# Document passage:

Shall I nap or shall I paint?? Yesterday’s question. I’m so glad I decided to paint. My first foray into painting with oils on paper — a new paper specially formulated by Arches to stand up to oil paints, both thin and thick. Click here for a description of the new paper.
Post-show doldrums are a great time to share insights from prior workshops. Several of us ‘7 Palettes’ have been sharing new color mixing techniques this week. Here’s what I passed along from the fabulous Terry Miura workshop my sister Ceci and I attended awhile back.
Here’s a glimpse of Terry’s palette:
Terry Miura’s Limited Palette
And here are insights about painting the figure using a limited earth-tone palette:
Select one of each ‘primary’ color, plus white: yellow ochre; transparent iron oxide red (‘earth red’ in some brands) , ivory black (standing in for blue) and Titanium white.
Using a palette knife, make two ‘puddles’ of paint consisting of a bit of each of the primary colors (in varying proportions, obviously): a light-toned puddle for use in painting light areas of the figure and a dark toned puddle for shadowed areas.
To add variety to the light and shadow areas of the painting, ‘push’ each puddle toward other colors and values by adding relatively more of desired dominant colors and less of the subordinated colors. For example, mix into part of the light puddle a bit more yellow ochre & some black to make a greenish variant.

# Stated exercise 1:
Translate this sentence from the passage on limited-palette painting into Spanish: "Post-show doldrums are a great time to share insights from prior workshops."

# Records provided:
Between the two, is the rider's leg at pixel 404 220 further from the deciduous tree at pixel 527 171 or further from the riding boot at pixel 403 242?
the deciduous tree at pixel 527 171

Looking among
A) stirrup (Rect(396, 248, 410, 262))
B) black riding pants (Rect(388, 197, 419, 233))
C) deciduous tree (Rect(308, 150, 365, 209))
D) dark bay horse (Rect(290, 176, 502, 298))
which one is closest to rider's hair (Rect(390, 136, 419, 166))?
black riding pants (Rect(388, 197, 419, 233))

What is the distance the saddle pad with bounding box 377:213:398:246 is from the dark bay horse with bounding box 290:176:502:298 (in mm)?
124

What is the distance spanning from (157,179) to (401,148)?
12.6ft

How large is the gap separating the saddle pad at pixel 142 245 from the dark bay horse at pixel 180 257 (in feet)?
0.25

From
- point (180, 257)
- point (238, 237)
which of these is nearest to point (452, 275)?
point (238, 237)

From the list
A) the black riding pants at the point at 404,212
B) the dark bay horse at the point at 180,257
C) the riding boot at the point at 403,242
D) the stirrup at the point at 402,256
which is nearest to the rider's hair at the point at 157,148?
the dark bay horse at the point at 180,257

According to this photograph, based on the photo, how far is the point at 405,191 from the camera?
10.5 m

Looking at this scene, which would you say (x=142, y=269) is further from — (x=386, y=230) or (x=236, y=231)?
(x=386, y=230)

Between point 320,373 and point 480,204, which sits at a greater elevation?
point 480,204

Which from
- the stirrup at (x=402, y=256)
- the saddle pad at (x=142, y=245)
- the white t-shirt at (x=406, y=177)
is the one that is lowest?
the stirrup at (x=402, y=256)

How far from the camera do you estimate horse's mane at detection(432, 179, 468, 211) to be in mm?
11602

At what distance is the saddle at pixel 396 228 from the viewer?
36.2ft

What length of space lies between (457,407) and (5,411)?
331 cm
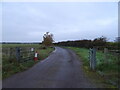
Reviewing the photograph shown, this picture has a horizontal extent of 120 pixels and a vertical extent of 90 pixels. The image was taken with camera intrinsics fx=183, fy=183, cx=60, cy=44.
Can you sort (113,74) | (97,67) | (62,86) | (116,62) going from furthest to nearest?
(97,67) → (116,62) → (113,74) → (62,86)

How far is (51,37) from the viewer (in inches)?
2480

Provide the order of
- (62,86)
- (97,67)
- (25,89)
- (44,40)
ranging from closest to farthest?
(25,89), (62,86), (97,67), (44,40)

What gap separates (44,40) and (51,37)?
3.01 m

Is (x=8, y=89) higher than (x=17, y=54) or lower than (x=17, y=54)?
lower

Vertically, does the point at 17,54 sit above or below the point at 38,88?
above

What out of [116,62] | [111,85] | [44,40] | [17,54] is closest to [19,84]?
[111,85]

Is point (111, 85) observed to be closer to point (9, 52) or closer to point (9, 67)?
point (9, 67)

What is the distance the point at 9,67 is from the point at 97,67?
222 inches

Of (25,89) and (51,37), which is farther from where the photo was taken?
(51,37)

---

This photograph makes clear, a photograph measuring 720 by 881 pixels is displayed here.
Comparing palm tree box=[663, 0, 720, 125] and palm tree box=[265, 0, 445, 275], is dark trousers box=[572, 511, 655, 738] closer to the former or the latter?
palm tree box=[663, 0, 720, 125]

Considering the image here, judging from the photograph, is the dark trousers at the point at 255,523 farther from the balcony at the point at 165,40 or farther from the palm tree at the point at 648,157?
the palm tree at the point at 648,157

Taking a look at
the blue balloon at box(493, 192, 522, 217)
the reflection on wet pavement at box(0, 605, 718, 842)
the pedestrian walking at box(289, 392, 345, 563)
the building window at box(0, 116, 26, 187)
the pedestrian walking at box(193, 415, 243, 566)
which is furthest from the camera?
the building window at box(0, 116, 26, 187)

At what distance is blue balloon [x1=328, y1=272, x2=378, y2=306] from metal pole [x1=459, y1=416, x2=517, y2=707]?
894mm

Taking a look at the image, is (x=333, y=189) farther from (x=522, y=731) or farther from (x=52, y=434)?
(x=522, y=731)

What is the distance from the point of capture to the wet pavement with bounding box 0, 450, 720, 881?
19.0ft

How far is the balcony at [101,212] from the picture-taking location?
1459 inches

# Stated exercise 2:
In the records starting at the line containing "What is the distance from" and ending at the line containing "1459 inches", rename "balcony" to "terrace". Reproduce only those lines, with everything else unchanged.

# Full output 1:
El bajón después de una exposición es un gran momento para compartir lo aprendido en talleres anteriores.

# Full output 2:
What is the distance from the point of capture to the wet pavement with bounding box 0, 450, 720, 881?
19.0ft

How far is the terrace at [101,212] from the picture-taking location?
1459 inches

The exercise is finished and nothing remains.